In an action, inter alia, to recover damages for breach of contract, the plaintiffs appeal, as limited by their brief, from so much of an order of the Supreme Court, Suffolk County (Pitts, J.), dated June 14, 2004, as granted the motion of the defendant L.A. Machinery Moving to dismiss the complaint insofar as asserted against it for lack of personal jurisdiction.
Ordered that the order is affirmed insofar as appealed from, with costs.
The plaintiff Bill-Jay Machine Tool Corp. (hereinafter Bill-*505Jay), a New York corporation, purchased certain industrial equipment from the defendant Koster Industries, Inc. Because the equipment was located in California, Bill-Jay hired the defendant Prime Transportation, Inc. (hereinafter PTI), to ship the equipment to its riggers in New Jersey, for ultimate delivery to Bill-Jay’s plant in Ronkonkoma. Bill-Jay’s agent, the defendant SAG Supply Corp. (hereinafter SAG), retained the defendant L.A. Machinery Moving (hereinafter LA Machine) to pack the equipment for transportation by PTI. Bill-Jay paid for LA Machine’s services by wire transfer. The equipment allegedly was damaged in transit due to poor packing.
Bill-Jay commenced this action, inter alia, against LA Machine to recover damages. Prior to serving an answer, LA Machine moved to dismiss the complaint insofar as asserted against it pursuant to CPLR 3211 (a) (8) on the ground that the court lacked personal jurisdiction over it. The Supreme Court granted the motion. We affirm.

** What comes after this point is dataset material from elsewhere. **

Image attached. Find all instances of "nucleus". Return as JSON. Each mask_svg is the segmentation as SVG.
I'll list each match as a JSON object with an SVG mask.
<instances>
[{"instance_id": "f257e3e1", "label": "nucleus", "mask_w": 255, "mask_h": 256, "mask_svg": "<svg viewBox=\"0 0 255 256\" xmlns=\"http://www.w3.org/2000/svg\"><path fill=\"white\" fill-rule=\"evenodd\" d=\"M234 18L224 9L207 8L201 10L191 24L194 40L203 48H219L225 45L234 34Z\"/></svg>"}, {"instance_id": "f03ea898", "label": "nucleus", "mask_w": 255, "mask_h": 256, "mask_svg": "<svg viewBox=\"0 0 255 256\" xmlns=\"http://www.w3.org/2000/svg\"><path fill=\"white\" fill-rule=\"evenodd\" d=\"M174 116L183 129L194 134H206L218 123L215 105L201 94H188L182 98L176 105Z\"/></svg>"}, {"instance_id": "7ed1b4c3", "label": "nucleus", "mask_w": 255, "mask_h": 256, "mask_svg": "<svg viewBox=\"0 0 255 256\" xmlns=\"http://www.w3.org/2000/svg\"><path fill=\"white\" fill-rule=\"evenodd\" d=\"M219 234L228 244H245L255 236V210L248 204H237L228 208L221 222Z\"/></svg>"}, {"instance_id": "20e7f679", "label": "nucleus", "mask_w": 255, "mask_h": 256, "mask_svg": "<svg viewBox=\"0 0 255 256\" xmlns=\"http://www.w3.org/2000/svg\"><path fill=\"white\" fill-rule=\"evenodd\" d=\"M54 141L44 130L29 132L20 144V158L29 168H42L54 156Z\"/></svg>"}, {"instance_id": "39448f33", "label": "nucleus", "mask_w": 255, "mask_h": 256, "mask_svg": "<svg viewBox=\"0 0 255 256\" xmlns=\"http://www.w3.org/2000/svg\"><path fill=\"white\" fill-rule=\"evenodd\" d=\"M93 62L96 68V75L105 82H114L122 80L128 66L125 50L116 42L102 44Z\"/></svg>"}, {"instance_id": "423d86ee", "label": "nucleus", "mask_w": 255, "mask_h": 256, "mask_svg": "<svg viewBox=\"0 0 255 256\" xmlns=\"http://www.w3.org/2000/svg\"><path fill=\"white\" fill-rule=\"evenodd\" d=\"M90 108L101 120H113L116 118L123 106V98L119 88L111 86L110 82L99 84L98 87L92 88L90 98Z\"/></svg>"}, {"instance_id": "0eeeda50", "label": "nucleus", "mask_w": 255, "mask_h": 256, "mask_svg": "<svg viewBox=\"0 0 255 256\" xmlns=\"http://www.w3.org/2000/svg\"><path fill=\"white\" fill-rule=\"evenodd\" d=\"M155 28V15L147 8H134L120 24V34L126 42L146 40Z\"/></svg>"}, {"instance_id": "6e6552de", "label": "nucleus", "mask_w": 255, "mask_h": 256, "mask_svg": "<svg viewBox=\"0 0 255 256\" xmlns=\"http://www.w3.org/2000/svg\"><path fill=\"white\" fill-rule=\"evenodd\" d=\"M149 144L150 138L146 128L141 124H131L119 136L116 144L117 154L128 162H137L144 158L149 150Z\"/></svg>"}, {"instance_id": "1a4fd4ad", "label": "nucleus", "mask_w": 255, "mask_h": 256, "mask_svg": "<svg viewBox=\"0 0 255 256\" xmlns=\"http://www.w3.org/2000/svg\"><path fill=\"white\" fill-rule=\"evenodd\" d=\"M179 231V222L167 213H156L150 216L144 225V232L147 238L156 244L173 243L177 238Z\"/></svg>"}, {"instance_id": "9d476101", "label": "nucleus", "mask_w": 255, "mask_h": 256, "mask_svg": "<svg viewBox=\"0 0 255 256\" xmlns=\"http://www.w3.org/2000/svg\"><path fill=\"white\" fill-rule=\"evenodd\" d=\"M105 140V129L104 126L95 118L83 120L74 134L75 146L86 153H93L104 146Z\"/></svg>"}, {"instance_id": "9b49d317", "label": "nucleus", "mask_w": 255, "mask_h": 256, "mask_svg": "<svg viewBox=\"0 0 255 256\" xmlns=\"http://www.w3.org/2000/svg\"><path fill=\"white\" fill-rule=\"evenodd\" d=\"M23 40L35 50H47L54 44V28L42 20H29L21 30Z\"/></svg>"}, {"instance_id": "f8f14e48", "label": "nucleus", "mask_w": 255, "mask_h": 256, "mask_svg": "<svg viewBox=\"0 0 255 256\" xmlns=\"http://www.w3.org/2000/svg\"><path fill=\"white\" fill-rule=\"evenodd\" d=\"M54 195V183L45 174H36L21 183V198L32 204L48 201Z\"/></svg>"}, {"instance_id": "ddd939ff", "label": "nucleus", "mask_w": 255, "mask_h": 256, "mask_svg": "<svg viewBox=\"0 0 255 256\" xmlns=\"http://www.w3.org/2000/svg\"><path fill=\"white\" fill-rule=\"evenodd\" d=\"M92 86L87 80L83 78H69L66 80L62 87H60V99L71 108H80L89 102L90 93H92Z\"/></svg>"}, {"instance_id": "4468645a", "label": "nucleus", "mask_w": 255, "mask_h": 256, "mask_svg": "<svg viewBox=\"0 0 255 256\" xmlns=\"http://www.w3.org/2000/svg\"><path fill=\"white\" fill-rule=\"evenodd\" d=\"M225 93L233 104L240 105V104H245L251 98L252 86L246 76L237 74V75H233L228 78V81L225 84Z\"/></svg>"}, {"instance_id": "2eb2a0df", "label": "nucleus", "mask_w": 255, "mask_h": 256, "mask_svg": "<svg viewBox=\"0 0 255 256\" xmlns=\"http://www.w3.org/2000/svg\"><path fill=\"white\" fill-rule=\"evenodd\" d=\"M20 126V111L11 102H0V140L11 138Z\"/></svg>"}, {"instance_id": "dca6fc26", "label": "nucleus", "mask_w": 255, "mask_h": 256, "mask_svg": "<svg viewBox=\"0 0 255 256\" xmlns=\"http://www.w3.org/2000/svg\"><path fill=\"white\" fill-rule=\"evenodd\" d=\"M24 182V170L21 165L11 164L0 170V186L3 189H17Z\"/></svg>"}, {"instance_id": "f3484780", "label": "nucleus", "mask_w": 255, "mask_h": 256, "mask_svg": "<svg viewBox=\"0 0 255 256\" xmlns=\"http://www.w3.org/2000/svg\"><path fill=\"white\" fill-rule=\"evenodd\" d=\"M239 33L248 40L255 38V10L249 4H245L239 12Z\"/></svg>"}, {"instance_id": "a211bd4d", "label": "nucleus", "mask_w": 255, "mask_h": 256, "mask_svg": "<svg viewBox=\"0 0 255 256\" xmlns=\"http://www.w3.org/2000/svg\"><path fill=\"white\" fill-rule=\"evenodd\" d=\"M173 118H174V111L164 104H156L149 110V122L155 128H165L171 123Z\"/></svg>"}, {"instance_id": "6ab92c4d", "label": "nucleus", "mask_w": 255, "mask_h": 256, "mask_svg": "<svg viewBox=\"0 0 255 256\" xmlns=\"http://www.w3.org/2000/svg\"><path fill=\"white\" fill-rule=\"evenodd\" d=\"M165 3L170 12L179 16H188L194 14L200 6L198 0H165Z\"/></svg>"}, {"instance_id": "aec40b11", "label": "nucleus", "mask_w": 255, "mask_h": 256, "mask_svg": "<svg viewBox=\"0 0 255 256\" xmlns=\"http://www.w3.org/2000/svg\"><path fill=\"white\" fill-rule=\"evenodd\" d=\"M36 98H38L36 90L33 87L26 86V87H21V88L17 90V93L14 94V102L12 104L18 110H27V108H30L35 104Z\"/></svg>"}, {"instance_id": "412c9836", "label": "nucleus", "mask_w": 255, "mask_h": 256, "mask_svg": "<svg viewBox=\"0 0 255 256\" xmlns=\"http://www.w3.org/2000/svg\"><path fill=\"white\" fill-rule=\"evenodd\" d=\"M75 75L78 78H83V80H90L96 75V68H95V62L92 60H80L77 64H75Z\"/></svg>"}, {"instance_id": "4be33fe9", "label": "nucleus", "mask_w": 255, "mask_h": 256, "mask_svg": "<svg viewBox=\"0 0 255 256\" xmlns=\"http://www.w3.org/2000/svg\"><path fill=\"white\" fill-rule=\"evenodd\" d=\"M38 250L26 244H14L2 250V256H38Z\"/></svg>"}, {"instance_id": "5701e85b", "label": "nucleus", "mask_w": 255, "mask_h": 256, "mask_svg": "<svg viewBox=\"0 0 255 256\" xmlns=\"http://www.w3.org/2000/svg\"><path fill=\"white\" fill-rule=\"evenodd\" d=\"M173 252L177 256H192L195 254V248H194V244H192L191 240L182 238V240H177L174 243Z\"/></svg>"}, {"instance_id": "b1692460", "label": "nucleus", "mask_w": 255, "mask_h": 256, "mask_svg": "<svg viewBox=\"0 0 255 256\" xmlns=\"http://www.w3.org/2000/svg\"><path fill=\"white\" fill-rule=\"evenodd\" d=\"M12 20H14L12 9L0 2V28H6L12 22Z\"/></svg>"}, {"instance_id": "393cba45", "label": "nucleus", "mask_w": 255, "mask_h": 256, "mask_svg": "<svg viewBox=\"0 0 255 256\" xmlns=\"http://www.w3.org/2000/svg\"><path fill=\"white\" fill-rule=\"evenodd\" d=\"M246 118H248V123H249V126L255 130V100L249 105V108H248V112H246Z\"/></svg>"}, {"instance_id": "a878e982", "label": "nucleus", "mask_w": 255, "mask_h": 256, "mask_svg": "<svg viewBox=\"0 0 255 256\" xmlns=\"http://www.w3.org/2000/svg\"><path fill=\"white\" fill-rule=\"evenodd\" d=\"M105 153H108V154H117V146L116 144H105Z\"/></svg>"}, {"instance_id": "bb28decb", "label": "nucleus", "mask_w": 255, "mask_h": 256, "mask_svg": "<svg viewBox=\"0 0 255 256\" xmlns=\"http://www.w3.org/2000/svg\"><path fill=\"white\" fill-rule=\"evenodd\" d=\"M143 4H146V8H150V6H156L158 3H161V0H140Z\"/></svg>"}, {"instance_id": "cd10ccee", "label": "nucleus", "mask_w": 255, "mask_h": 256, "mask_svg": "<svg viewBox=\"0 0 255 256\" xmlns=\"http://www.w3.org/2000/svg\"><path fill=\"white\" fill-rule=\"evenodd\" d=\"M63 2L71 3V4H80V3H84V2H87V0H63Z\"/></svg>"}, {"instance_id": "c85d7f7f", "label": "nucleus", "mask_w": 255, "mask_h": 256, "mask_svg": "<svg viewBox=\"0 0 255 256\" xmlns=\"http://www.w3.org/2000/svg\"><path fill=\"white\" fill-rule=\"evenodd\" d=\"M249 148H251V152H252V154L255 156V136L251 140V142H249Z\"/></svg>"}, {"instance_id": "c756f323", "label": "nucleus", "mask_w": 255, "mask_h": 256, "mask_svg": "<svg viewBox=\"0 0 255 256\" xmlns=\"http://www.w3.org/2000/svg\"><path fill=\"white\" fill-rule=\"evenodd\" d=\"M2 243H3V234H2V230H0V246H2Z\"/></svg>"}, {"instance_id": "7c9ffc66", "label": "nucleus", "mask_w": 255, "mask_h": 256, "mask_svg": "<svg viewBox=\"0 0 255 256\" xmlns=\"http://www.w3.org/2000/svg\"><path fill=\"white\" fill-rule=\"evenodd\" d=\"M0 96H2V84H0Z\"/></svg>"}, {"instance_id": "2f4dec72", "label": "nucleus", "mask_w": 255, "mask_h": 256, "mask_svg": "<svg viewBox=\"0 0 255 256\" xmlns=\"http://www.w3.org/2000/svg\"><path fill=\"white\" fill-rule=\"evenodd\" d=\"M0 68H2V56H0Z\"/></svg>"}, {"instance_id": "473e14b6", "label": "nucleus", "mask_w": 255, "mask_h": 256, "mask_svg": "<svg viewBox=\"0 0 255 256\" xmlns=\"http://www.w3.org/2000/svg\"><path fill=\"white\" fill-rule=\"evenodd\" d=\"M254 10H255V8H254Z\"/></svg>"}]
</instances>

To successfully oppose a pre-answer motion to dismiss a complaint pursuant to CPLR 3211 (a) (8), “the plaintiff need only make a prima facie showing that personal jurisdiction exists” (Opticare Acquisition Corp. v Castillo, 25 AD3d 238, 243 [2005]). Here, in support of its motion to dismiss, LA Machine tendered competent, unrebutted evidence that it is a California corporation having no presence or business affiliation in this state. In opposition, Bill-Jay submitted evidence that LA Machine sent Bill-Jay’s agent in New York a formal quote to perform the packing services, and that LA Machine received payment for its services directly from Bill-Jay in New York. It is undisputed, however, that LA Machine performed its contractual obligation to pack the machinery entirely in California and that, to the extent it failed to do so satisfactorily, the breach occurred there as well.
Although Bill-Jay did establish that LA Machine knew it was contracting with, and performing services for, a New York resident, such minimal contacts without more are insufficient to confer personal jurisdiction under New York’s long-arm statute (see Armouth Intl, v Haband Co., 277 AD2d 189 [2000]). Significantly, LA Machine did not contract “to supply goods or services in the state” (CPLR 302 [a] [1]). To the contrary, it contracted only to pack the equipment in California for transportation to New Jersey by PTI, an unrelated third party.
In order to defeat LA Machine’s motion to dismiss, therefore, Bill-Jay had to show, prima facie, that LA Machine “transacted] . . . business within [New York],” and that the cause of action sued upon arose from that transaction (CPLR 302 [a] [1]; see *506Opticare Acquisition Corp. v Castillo, supra). Stated otherwise, Bill-Jay had to establish that LA Machine “engaged in some purposeful activity within the State and [that] there [was] a substantial relationship between [that] activity and the plaintiffs cause of action” (Armouth Intl. v Haband Co., supra at 190). Based on the totality of the circumstances, we find, as did the Supreme Court, that Bill-Jay failed to make that showing (see Presidential Realty Corp. v Michael Sq. W., 44 NY2d 672 [1978]; Cooperstein v Pan-Oceanic Mar., 124 AD2d 632 [1986]; Arista Tech., Inc. v Arthur D. Little Enters., Inc., 125 F Supp 2d 641, 649-654 [2000]).
Moreover, Bill-Jay’s alternate contention that jurisdiction was properly established under CPLR 302 (a) (3) (ii) is without merit. Assuming, without deciding, that LA Machine committed a “tortious act” in California, Bill-Jay failed to establish, on this record, that LA Machine expected or should reasonably have expected such tortious act to have consequences in New York, as it is well settled that “the indirect financial loss resulting from the fact that the injured person resides or is domiciled [in New York],” without more, is insufficient to confer jurisdiction under CPLR 302 (a) (3) (ii) (Fantis Foods v Standard Importing Co., 49 NY2d 317, 326 [1980]).
Accordingly, the complaint insofar as asserted against LA Machine was properly dismissed. Crane, J.P., Rivera, Fisher and Dillon, JJ., concur.